After the mice were weighed, the STZ solution was pushed in 200 mg/kg. After 2 hours of observation, the stomach was perfused with 5% dextrose in water at 1 g/kg. The observation was carried out for 7 days.

Mice were randomly divided into a blank group (6), a placebo group (6), and a compound-treated group (6), and the compound-treated mice were intraperitoneally injected with 25mg/kg of a compound (dissolved in DMSO, with 30% PEG300+ 1% Tween-80+ ddH) on days 1 before and 2-4 after molding, respectively₂Diluted with O for use). Placebo mice were injected i.p. with the same amount of liquid in the same proportion of diluent solvent without compound.

2. The experimental results are as follows: CQMU151 relieves clinical symptoms such as polydipsia and polyphagia of type 1 diabetic mice.

And (4) conclusion: n- ((1H-benzo [ d ] imidazole-2-yl) methyl) -3- (morpholinosulfonyl) benzamide can inhibit the differentiation of Th17 cells in vitro and in vivo, and can reduce the severity of Th17 cell-mediated autoimmune diseases.

The above description is only for the preferred embodiment of the present invention, and is not intended to limit the scope of the present invention. It is intended that the following claims be interpreted as including all such alterations, modifications, and equivalents as fall within the true spirit and scope of the invention.

Claims

1. An application of N- ((1H-benzo [ d ] imidazole-2-yl) methyl) -3- (morpholine sulfonyl) benzamide in preparing a medicament for treating Th17 cell-mediated autoimmune disease, wherein the Th17 cell-mediated autoimmune disease is uveitis.

2. Application of N- ((1H-benzo [ d ] imidazole-2-yl) methyl) -3- (morpholine sulfonyl) benzamide in preparation of medicines for treating Th17 cell mediated autoimmune disease type 1 diabetes.

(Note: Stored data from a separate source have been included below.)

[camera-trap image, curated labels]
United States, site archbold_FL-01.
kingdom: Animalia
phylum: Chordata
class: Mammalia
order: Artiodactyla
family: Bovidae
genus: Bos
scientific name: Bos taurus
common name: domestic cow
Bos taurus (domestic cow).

3. Application of N- ((1H-benzo [ d ] imidazole-2-yl) methyl) -3- (morpholine sulfonyl) benzamide in preparation of drugs for treating Th17 cell-mediated autoimmune diseases, namely encephalomyelitis.

4. Use according to any one of claims 1 to 3, characterized in that: the medicine is administered in injection or infusion solution.

5. The use of claim 4, wherein: the dosage of the medicine is 20-50mg per kilogram of body weight per day.